K-numberK251294
Device nameBonafix Implant Abutments
ApplicantZentek Medical, LLC
Product codeNHA
Device classClass II
Decision dateOct 15, 2025
DecisionSubstantially Equivalent
Regulation872.3630
AI Summary extracted from FDA summary PDF · never regenerated
Intended use

Bonafix Implant Abutments are dental prosthetic components designed to connect dental implants to tooth crowns or bridges in patients missing one or more teeth. The system includes three types of abutments (Temporary, Multi-Unit Straight, and Titanium Base) and is compatible with 16 different endosseous implant platforms from five manufacturers. All components are provided non-sterile and require end-user steam sterilization before use.

Technological characteristics

The subject device uses titanium alloy (Ti-6Al-4V, ASTM F136) for abutment bodies and screws, with zirconia (ISO 13356) superstructures for the TiBase design. Design parameters include minimum post height of 4.0 mm, maximum gingival height of 5.0 mm, and 0° angulation (no angular correction). Platform diameters range from 3.5–6.3 mm. All characteristics are identical or substantially similar to the predicate device K221673, differing only in the newly added compatible implant systems.

Test standards cited

ISO 17665-1 for sterilization validation (SAL 1×10⁻⁶), ISO 10993-5 for cytotoxicity testing, ASTM F136 for titanium alloy specification, and ISO 13356 for zirconia material. FDA Guidance on Class II Special Controls for endosseous dental implants and abutments, and FDA Guidance on MRI safety testing were applied.

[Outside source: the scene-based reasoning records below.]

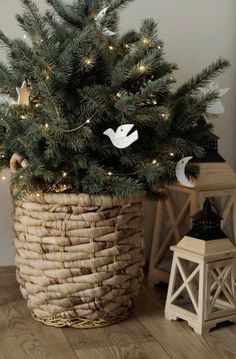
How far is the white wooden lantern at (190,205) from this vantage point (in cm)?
183

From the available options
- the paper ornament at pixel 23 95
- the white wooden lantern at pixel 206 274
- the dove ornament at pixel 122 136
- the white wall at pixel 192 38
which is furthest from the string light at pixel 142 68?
the white wall at pixel 192 38

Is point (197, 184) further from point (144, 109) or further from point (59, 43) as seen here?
point (59, 43)

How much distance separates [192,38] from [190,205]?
641mm

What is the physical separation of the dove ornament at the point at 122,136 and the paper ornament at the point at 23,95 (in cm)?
22

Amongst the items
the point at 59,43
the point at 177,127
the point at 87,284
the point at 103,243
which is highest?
the point at 59,43

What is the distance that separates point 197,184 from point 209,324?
436 mm

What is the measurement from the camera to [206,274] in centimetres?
155

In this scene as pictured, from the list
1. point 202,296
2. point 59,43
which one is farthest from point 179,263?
point 59,43

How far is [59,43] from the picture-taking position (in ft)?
5.06

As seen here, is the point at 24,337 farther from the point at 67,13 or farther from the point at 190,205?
the point at 67,13

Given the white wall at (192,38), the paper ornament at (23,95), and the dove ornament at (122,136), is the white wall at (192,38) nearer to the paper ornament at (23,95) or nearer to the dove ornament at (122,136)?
the paper ornament at (23,95)

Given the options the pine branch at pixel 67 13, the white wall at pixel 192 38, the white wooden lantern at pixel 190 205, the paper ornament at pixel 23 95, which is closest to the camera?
the paper ornament at pixel 23 95

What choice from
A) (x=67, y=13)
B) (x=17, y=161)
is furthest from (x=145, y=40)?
(x=17, y=161)

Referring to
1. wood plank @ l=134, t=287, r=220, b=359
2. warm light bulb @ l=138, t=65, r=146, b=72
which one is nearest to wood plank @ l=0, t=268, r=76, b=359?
wood plank @ l=134, t=287, r=220, b=359
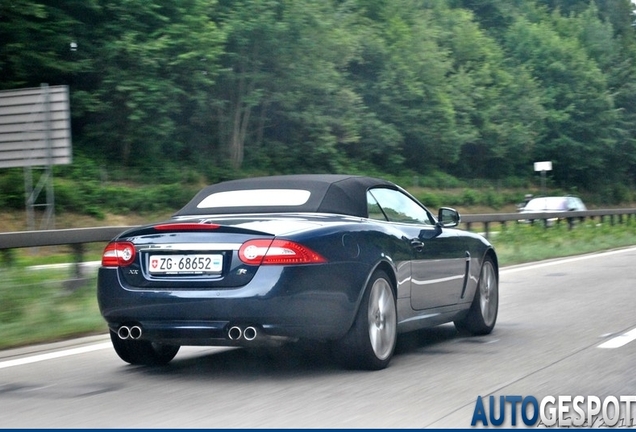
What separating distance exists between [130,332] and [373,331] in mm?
1607

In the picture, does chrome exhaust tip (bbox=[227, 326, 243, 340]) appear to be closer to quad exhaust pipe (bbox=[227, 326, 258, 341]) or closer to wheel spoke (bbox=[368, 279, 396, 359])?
quad exhaust pipe (bbox=[227, 326, 258, 341])

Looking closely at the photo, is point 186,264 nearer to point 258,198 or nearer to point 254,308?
point 254,308

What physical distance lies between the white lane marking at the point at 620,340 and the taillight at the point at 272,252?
A: 119 inches

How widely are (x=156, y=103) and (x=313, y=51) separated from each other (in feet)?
34.5

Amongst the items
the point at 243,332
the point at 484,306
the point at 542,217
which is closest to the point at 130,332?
the point at 243,332

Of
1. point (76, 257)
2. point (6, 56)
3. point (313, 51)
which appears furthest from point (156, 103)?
point (76, 257)

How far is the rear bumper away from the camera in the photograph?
279 inches

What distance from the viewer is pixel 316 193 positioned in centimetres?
829

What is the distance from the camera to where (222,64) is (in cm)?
4528

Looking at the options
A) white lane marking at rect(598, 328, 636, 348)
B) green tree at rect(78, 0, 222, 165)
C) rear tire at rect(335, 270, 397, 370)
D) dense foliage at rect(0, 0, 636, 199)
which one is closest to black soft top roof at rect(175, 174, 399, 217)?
rear tire at rect(335, 270, 397, 370)

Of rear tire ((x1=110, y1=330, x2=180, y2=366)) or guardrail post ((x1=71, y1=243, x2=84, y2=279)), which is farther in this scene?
guardrail post ((x1=71, y1=243, x2=84, y2=279))

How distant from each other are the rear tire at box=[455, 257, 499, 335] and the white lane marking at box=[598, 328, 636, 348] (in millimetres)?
1125

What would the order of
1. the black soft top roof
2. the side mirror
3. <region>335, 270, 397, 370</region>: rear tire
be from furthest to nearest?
the side mirror < the black soft top roof < <region>335, 270, 397, 370</region>: rear tire

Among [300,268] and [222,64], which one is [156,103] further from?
[300,268]
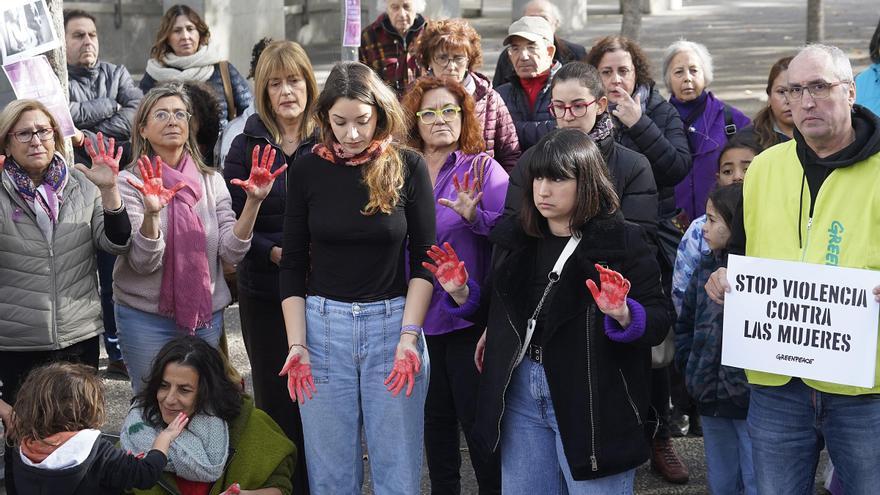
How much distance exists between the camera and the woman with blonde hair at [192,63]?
7578 mm

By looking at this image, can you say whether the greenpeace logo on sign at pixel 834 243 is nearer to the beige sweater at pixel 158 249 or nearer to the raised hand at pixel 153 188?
the beige sweater at pixel 158 249

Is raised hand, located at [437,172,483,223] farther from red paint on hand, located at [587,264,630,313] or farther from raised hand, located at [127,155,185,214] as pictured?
raised hand, located at [127,155,185,214]

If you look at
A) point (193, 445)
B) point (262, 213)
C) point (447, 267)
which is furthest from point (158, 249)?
point (447, 267)

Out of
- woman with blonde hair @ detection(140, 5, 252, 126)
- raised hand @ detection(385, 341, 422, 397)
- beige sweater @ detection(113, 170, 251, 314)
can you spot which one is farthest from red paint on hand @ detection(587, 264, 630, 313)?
woman with blonde hair @ detection(140, 5, 252, 126)

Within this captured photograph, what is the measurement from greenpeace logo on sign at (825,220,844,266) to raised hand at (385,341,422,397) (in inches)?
59.7

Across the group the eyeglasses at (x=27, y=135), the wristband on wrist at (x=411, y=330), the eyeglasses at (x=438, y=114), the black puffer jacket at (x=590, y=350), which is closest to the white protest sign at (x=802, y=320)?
the black puffer jacket at (x=590, y=350)

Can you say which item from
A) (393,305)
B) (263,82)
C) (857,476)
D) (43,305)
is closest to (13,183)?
(43,305)

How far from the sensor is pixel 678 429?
641 centimetres

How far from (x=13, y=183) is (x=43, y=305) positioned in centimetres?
55

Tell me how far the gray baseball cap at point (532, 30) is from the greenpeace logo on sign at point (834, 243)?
2.74m

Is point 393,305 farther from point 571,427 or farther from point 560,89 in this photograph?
point 560,89

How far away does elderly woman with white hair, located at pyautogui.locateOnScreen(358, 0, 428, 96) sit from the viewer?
26.7 feet

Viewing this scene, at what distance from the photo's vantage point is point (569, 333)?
424 cm

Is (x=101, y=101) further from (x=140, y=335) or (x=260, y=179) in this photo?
(x=260, y=179)
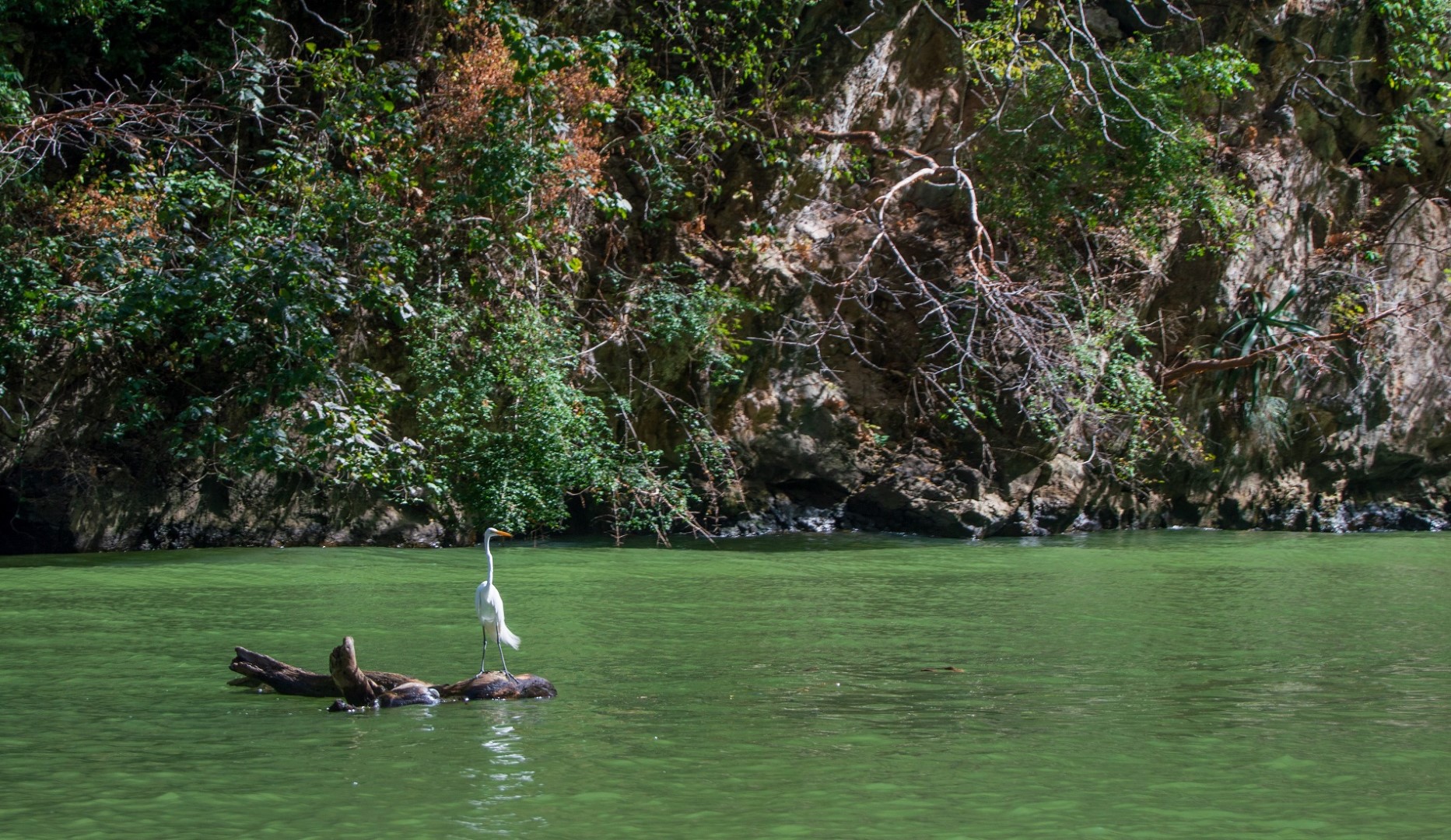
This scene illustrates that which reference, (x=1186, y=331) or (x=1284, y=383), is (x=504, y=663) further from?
(x=1284, y=383)

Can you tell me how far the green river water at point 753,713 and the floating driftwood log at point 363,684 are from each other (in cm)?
9

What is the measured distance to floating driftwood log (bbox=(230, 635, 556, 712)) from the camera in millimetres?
5645

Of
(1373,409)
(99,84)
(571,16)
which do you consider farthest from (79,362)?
(1373,409)

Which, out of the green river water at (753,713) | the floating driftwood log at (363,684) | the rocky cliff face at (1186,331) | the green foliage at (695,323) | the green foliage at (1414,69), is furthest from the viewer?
the green foliage at (1414,69)

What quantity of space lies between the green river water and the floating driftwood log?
0.28ft


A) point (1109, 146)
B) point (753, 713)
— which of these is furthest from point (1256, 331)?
point (753, 713)

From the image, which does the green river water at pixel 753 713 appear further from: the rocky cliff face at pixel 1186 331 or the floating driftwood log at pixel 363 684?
the rocky cliff face at pixel 1186 331

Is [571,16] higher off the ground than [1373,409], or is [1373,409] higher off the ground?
[571,16]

Substantial equivalence argument

Substantial equivalence is supported because the subject device has identical intended use (supporting single or multi-unit prostheses), uses the same operating principles and materials as the predicate, incorporates the same abutment design categories and sterilization processes, and non-clinical testing (sterilization, cytotoxicity, dimensional compatibility analysis, and MRI review) demonstrates equivalent safety and performance. The primary difference—expanded compatible implant systems—does not affect safety or efficacy.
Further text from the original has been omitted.